PASSAGE GIVEN:

┌──

A major goal of the Hague Convention is to deter international child abduction

by depriving the abducting parent any potential benefits they may otherwise obtain from international forum shopping, where they remove the child across national borders to see a more favorable result in their custodial disputes in a foreign jurisdiction. The Hague Convention accomplishes this goal by requiring signatory states to promptly return the abducted child to its place of habitual residence and therefore restore the pre-abduction status quo.

Under the Hague Convention, “the removal or the retention of a child is wrongful where

(a) it is in breach of rights of custody attributed to a person, an institution or any other body, either jointly or alone, under the law of State in which the child was habitually resident immediately before the removal or retention; and (b) at the time of removal or retention those rights were actually exercised, either jointly or alone, or would have been so exercised but for the removal or retention.”[9] “The rights of custody may arise in particular by operation of law or by reason of a judicial or administrative decision, or by reason of an agreement having legal effects under the law of the state [where the child was habitually resident before the removal or retention].”[10]

       The contracting states to the Hague Convention must designate a Central Authority to discharge its obligation under the Convention.[11] The State Department is the Central Authority designated by the U.S. government. Any person claiming that a child has been removed or retained in breach of custody rights may apply either to the Central Authority of the child’s habitual residence or to the Central Authority of any other Contracting State for assistance in securing the return of the child and furnish necessary information and documentation.[12] The Central Authority of the state where the child is shall take or cause to be taken all appropriate measures in order to obtain the voluntary return of the child.[13] If the Central Authorities cannot achieve a voluntary return, the party requesting the return may institute a judicial proceeding in a court in the state where the child is. The court must first determine the state of the child’s habitual residence. Then the court must determine whether the requesting party possesses the right of custody under the law of the state of the child’s habitual residence. Finally, the court must determine whether the custody right was actually exercised at the time of the removal or retention.[14]

After the three-step analysis, the court will conclude whether the child is wrongfully removed or retained in breach of custody right. If the evidence produced by the requesting party supports a positive finding, the court shall order the child to be returned to the state where he or she habitually resided before the abduction. However, the court may refuse to order the child’s return, if the abducting parent can successfully assert as an affirmative defense that one of the exceptions applies to the dispute.

└──

GIVEN DATA:
┌──

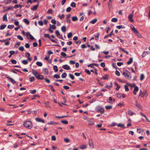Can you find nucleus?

└──

SET OF TASKS:
A. Answer these questions from the Hague Convention passage, one line each:
(i) Which body is the Central Authority designated by the U.S. government?
(ii) Where must signatory states promptly return an abducted child?
(iii) What must the court determine first in a judicial proceeding?
B. List every way the Hague Convention passage says rights of custody may arise.
C. Repeat the stretch of the Hague Convention passage from "by depriving the" through "pre-abduction status quo.".
The material is separate from the Hague Convention passage.

TASK RESPONSES:
A.
(i) The State Department.
(ii) To its place of habitual residence.
(iii) The state of the child's habitual residence.

B.
- By operation of law
- By reason of a judicial or administrative decision
- By reason of an agreement having legal effects under the law of the state where the child was habitually resident before the removal or retention

C.
by depriving the abducting parent any potential benefits they may otherwise obtain from international forum shopping, where they remove the child across national borders to see a more favorable result in their custodial disputes in a foreign jurisdiction. The Hague Convention accomplishes this goal by requiring signatory states to promptly return the abducted child to its place of habitual residence and therefore restore the pre-abduction status quo.